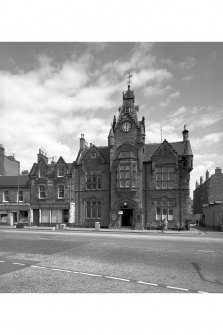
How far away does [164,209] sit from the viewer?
32.2 metres

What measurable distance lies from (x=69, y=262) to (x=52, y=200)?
2656 centimetres

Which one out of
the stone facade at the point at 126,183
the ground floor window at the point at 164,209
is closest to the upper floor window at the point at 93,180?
the stone facade at the point at 126,183

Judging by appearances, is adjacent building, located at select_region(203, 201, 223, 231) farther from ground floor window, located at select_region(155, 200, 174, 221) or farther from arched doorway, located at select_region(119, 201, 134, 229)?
arched doorway, located at select_region(119, 201, 134, 229)

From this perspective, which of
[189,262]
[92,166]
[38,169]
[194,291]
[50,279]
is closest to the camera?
[194,291]

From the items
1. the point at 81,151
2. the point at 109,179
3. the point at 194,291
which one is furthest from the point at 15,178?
the point at 194,291

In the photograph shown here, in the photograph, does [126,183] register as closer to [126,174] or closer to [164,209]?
[126,174]

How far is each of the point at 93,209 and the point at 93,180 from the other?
407 centimetres

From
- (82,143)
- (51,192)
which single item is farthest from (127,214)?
(82,143)

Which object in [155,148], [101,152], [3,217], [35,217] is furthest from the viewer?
[3,217]

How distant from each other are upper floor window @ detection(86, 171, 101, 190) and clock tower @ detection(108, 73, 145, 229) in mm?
2318

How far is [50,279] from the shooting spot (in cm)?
855

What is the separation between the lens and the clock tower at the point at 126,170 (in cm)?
3228

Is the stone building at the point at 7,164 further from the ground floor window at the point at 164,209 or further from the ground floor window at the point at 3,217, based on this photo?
the ground floor window at the point at 164,209

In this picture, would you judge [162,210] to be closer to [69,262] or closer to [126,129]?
[126,129]
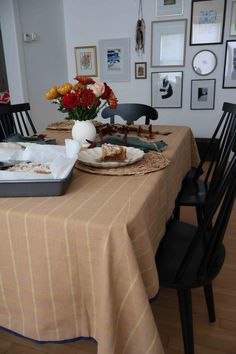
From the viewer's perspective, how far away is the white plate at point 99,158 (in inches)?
45.4

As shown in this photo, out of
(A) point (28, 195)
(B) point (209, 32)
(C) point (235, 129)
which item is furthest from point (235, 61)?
(A) point (28, 195)

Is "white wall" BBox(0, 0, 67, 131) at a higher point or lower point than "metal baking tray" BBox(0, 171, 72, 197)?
higher

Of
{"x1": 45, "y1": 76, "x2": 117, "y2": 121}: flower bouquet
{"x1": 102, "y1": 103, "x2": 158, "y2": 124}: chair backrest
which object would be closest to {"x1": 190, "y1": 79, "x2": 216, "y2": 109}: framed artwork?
{"x1": 102, "y1": 103, "x2": 158, "y2": 124}: chair backrest

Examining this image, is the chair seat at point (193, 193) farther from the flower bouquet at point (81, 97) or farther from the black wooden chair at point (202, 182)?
the flower bouquet at point (81, 97)

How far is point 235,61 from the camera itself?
3.46 meters

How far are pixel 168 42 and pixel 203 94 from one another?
790 millimetres

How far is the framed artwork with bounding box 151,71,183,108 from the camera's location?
12.3ft

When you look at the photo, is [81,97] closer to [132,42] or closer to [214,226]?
[214,226]

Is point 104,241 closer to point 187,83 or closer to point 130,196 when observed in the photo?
point 130,196

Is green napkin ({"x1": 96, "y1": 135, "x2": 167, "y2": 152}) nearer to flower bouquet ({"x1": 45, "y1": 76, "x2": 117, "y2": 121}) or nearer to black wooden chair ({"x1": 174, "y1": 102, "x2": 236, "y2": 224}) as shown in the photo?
flower bouquet ({"x1": 45, "y1": 76, "x2": 117, "y2": 121})

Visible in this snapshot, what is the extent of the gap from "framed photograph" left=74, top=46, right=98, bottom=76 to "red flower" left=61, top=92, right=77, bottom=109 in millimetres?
2860

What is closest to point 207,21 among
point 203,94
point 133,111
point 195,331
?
point 203,94

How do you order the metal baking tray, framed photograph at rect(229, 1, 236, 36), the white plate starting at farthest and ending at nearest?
framed photograph at rect(229, 1, 236, 36) < the white plate < the metal baking tray

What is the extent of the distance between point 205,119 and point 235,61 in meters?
0.76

---+---

What is being asked
Can you retype the entries word for word, from the line containing "How far is the" through the end of the entries, both included?

Exercise response
How far is the framed artwork with bounding box 151,71,183,108 from the camera's location?
12.3ft

When you look at the photo, is [81,97] closer to [132,42] or closer to [214,226]?
[214,226]

Is point 104,241 closer to point 187,83 or closer to point 130,196 when observed in the photo?
point 130,196

Is green napkin ({"x1": 96, "y1": 135, "x2": 167, "y2": 152}) nearer to flower bouquet ({"x1": 45, "y1": 76, "x2": 117, "y2": 121}) or nearer to black wooden chair ({"x1": 174, "y1": 102, "x2": 236, "y2": 224}) as shown in the photo?
flower bouquet ({"x1": 45, "y1": 76, "x2": 117, "y2": 121})

Visible in this snapshot, what is the extent of the gap from "framed photograph" left=74, top=46, right=98, bottom=76 to "red flower" left=61, top=92, right=77, bottom=109 in millimetres?
2860

What is closest to point 207,21 among
point 203,94
point 133,111
point 195,331
?
point 203,94

How do you order the metal baking tray, framed photograph at rect(229, 1, 236, 36), the white plate starting at farthest and ending at nearest?
framed photograph at rect(229, 1, 236, 36) < the white plate < the metal baking tray

What is the extent of the distance between point 205,119 and point 235,61 in meters?
0.76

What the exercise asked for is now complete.